Mais vale tarde... 18 - Fim

(…)
De preferência a confiar os destinos da França e da Europa às forças democráticas, a reacção francesa optou deliberadamente pela aceitação da derrota às mãos do fascismo germânico. Disse alguém, há muito tempo: “Onde tens o teu tesouro, aí terás também o coração”. Segundo se pensava, somente o triunfo alemão asseguraria, pelo menos durante algum tempo, a sobrevivência na Europa de uma ordem social que Hitler representava na Alemanha, Mussolini na Itália, Franco em Espanha, e Pierre Laval e Philippe Pétain na França.
Nenhuma tentativa se fez para estimular a resistência do exército francês. Generais abandonavam importantes postos e linhas de defesa sem sequer envidar um esforço para cortar o avanço aos invasores. Desviava-se propositadamente o rumo dos comboios carregados de munições. Dezenas de chefes militares abandonaram as tropas aos seus próprios recursos, sem planos de defesa ou de ataque. Não houve batalhas. A Batalha da França é um mito, prova-o a lista de baixas dos nazis. Dos três ou quatro mil aviões existentes, apenas mil entraram em acção. Os alemães atravessaram as linhas francesas em motocicletas; em muitos pontos formavam uma única fila simples. No espaço de dez dias, o mais brilhante exército da Europa ficara transformado numa multidão caótica, tomada de pânico, a recuar em desordem antes mesmo de ter estabelecido contacto com o grosso das tropas alemãs, que não chegou a entrar em combate, salvo para esmagar a Força Expedicionária Britânica, que os seus aliados tinham abandonado.

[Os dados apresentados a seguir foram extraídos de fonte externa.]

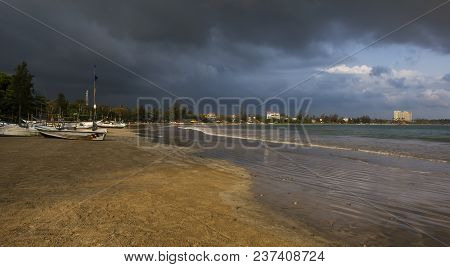Seashore Landscape. Fishing Boats In Sri Lanka During Sea Storm Under Heavy Clouds As Seen From The
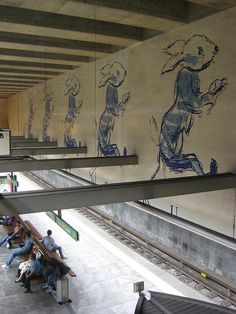 "Picture of an underground station in Lisbon, ""Cais do Sodré"". In fact, this panel is amazing because it depicts a scene from ""Alice in Wonderland"" - the hare running and saying ""I'm in a hurry"". Wonderful!"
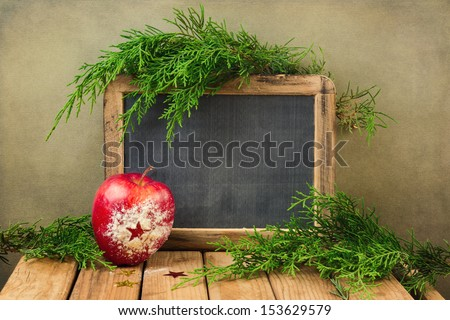Christmas holiday background with chalkboard, apple and pine tree branches - stock photo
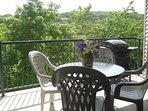 Private lakeside covered balcony with table, chairs and gas grill. Condo 2.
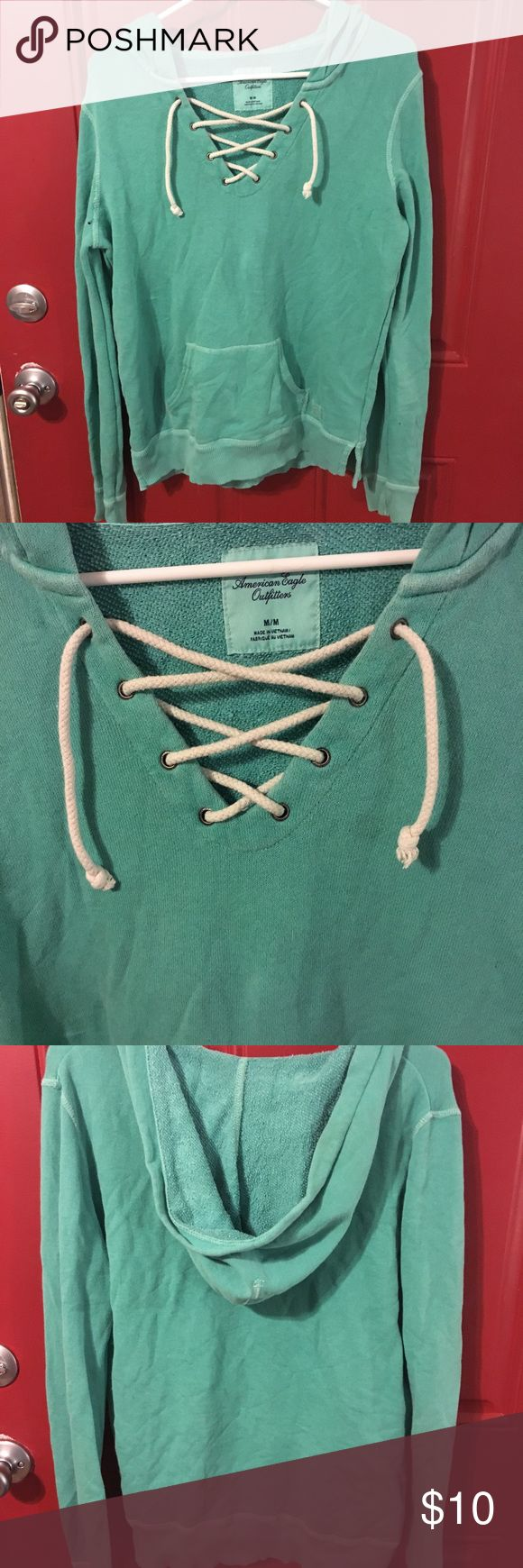 American Eagle lace up hoodie American Eagle lace up hoodie, has very small hole. Photo shows hole. American Eagle Outfitters Tops Sweatshirts & Hoodies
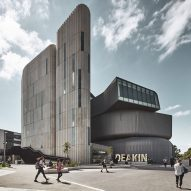 Deakin Law School by Woods Bagot features zinc cladding and fluted concrete towers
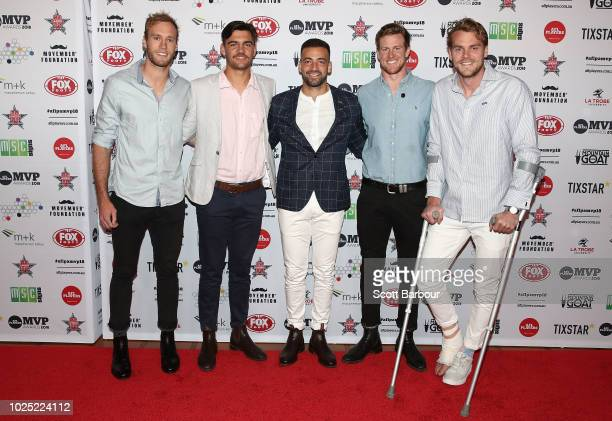 Jimmy Toumpas of the Power and Jack Watts of the Power pose during the 2018 AFL Players' MVP Awards at the Basement on August 30 2018 in Melbourne...
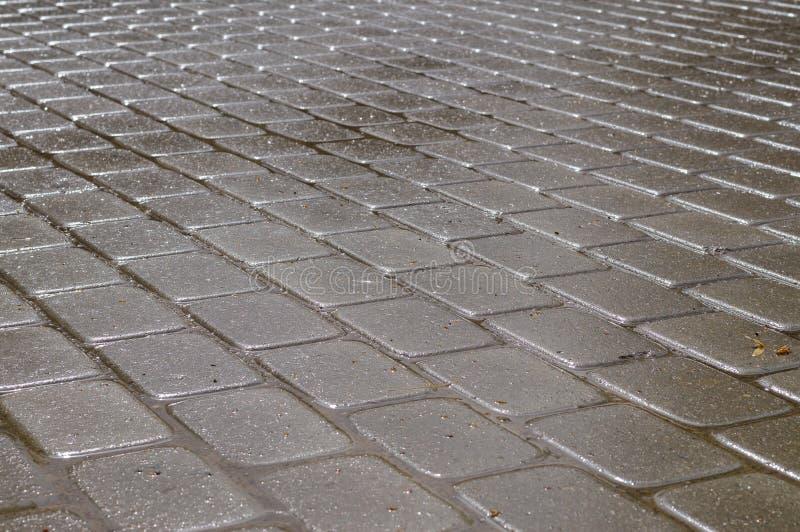 Shining wet rectangular tiled stone pavement. In diagonal layout royalty free stock photography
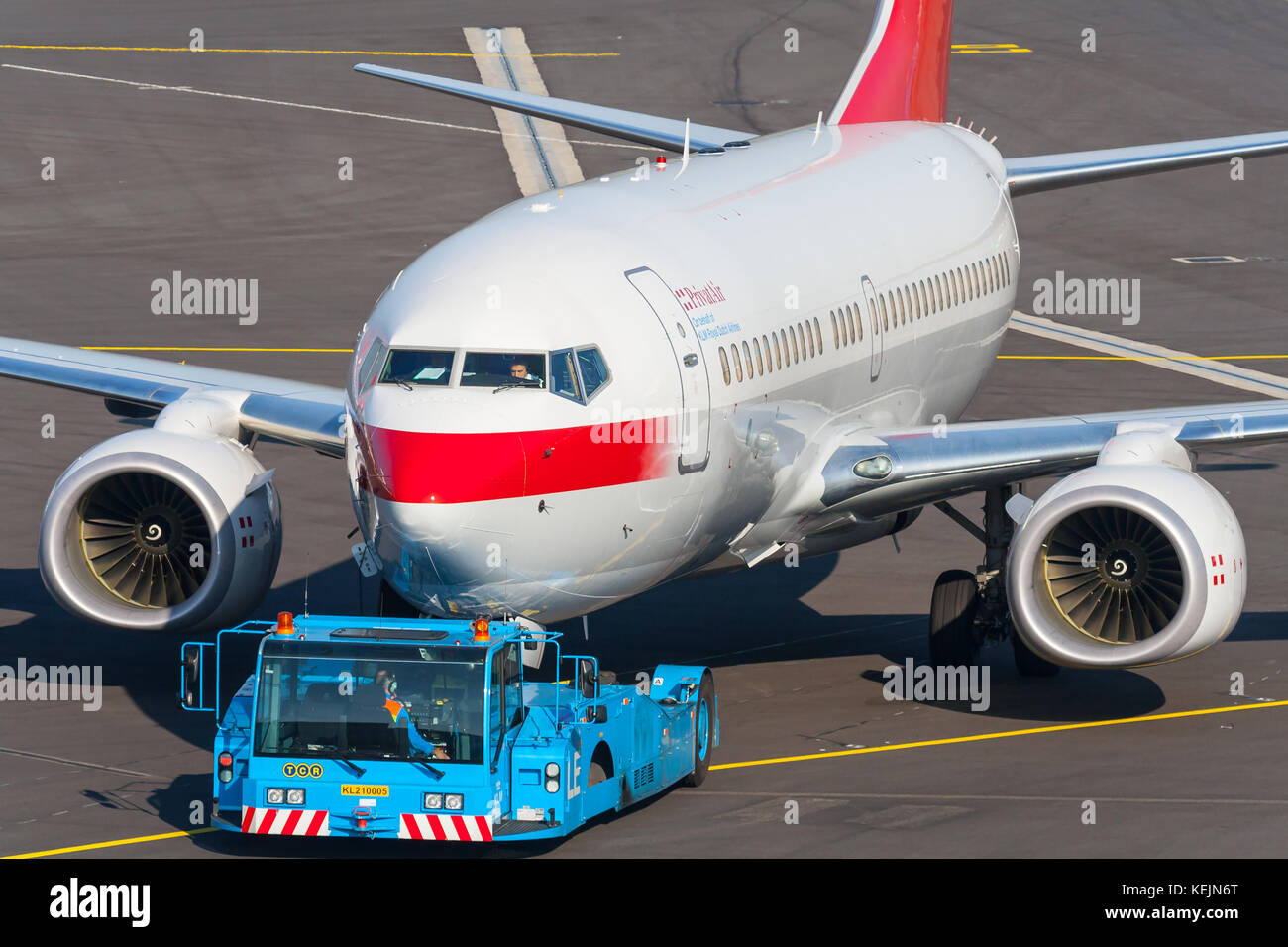 A Boeing 737 of Privatair being prepared for flight from Amsterdam's Schiphol Airport. - Stock Image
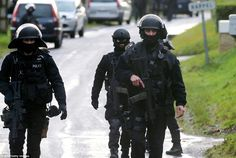 Manhunt: Searches were also taking place in a number of other villages in the north of France, with a road block in place in Corcy (above)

Quando se tornou patente que nenhum poder terrestre poderia conter a debandada, quando a confusão e o pânico reinavam por toda a parte, o atemorizado Daladier passou as rédeas do governo a Reynaud, que por seu turno chamou Pétain e Weygand para executarem a tarefa que a reacção nunca poderia levar a cabo em circusntâncias normais, isto é: vestir a camisa de forças do fascismo ao povo francês, pasmado e atónito.

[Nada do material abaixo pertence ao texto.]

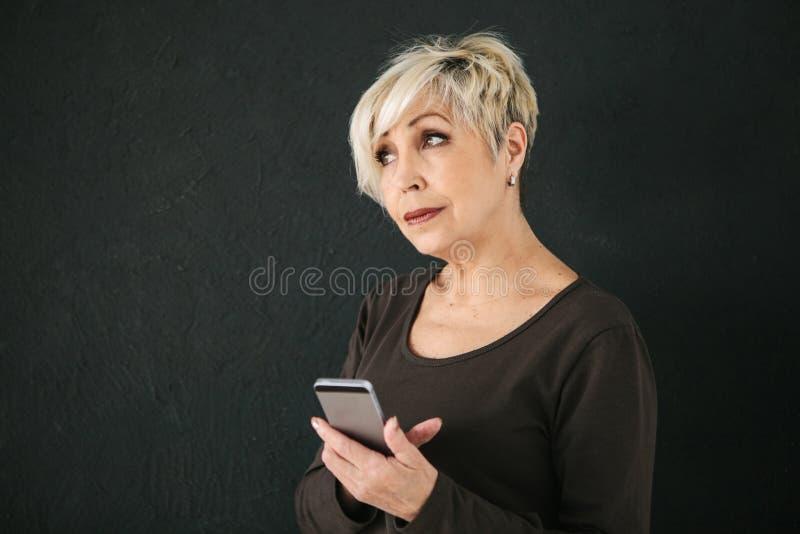 Pozytywna nowożytna starsza kobieta trzyma telefon komórkowego i używa je Nowożytna technologia i zdjęcia royalty free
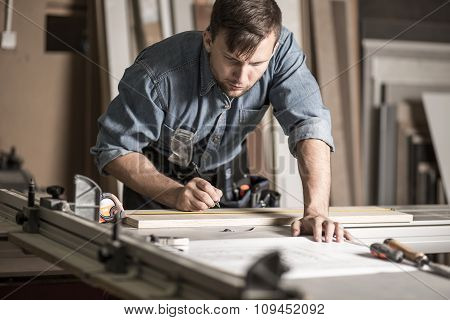 Woodworker Working On Professional Workbench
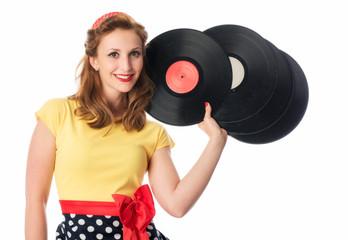 Pinup Mädchen hält Schallplatten als Werbefläche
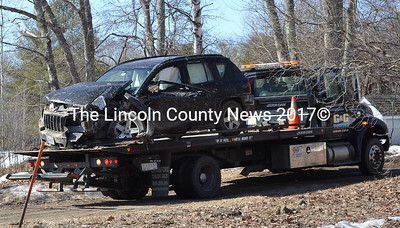 The car involved in the fatal motor vehicle accident on Route 27 in Boothbay is towed from the scene at approximately 10:30 a.m. on Wednesday, April 8. The car was traveling south on Route 27 when it drove off the road and hit a utility pole and a tree. (Abigail Adams photo)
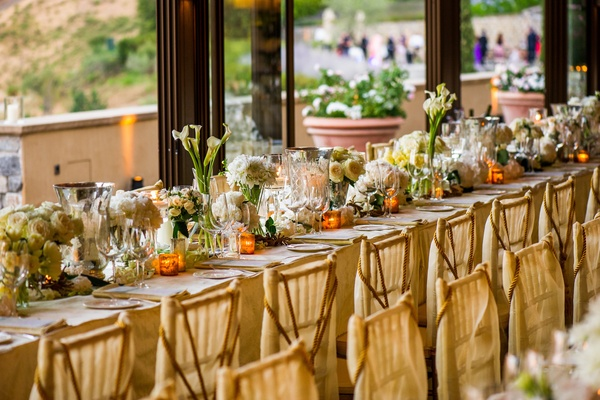 Wedding reception table with white flowers in mercury and glass vases lined along the middle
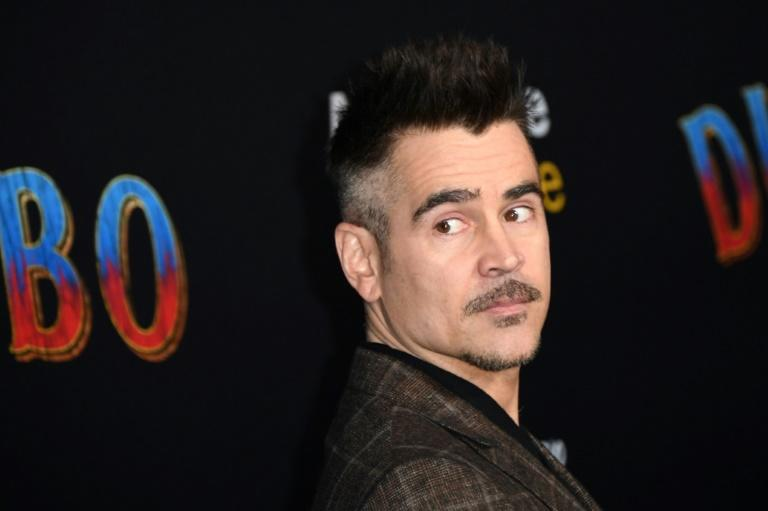 Colin Farrell, pictured at the premier, plays a World War I veteran and widower who has lost an arm in battle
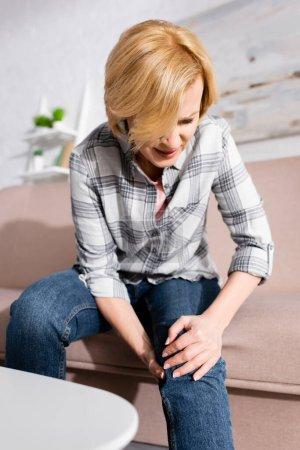 femme mûre souffrant de douleur dans la jambe tout en étant assis sur le canapé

Thierry Meulnier, escritor clerical-fascista, apontou, franca e brutalmente, os motivos fundamentais que levaram a burguesia, os clérigos e o alto comando a reduzir o povo francês à servidão, quando escreveu, para justificar a capitulação de Munique: “Uma vitória das armas francesas seria menos uma vitória para a França do que uma vitória dos princípios que com justiça se reputa conduzirem directamente à ruína da França e da própria civilização”.

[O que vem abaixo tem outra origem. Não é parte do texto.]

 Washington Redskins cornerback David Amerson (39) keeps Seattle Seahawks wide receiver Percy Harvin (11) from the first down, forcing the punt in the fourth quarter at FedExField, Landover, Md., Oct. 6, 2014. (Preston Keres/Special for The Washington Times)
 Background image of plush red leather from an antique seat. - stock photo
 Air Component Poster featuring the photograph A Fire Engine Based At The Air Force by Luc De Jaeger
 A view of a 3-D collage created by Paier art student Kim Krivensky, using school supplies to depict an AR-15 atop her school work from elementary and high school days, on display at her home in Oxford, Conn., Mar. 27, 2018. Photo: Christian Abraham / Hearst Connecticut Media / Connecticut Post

Referia-se aos princípios democráticos!

segunda-feira, 18 de abril de 2011

Mais vale tarde... 17 - Patrie Humaine

(...)
Foi contra o rochedo da consciência de classe dos radicais-socialistas que a Frente Popular acabou por despedaçar-se. Os liberais desertaram dos partidos proletários. Temiam que, continuando eles associados a Léon Blum, o país avançasse demasiadamente para o socialismo. Era esta uma estrada que não queriam trilhar.
Blum procurou salvar a coligação anunciando uma pausa no programa de reformas sociais. Mas a concessão era insuficiente. Daladier rompeu o pacto, mas logrou conservar-se à frente do gabinete, angariando o apoio do centro e da esquerda para um programa que "distribuía de maneira mais equitativa" as despesas da colossal campanha de armamentos: quer isto dizer que o fardo tornava a passar para os ombros dos operários e da pequena burguesia.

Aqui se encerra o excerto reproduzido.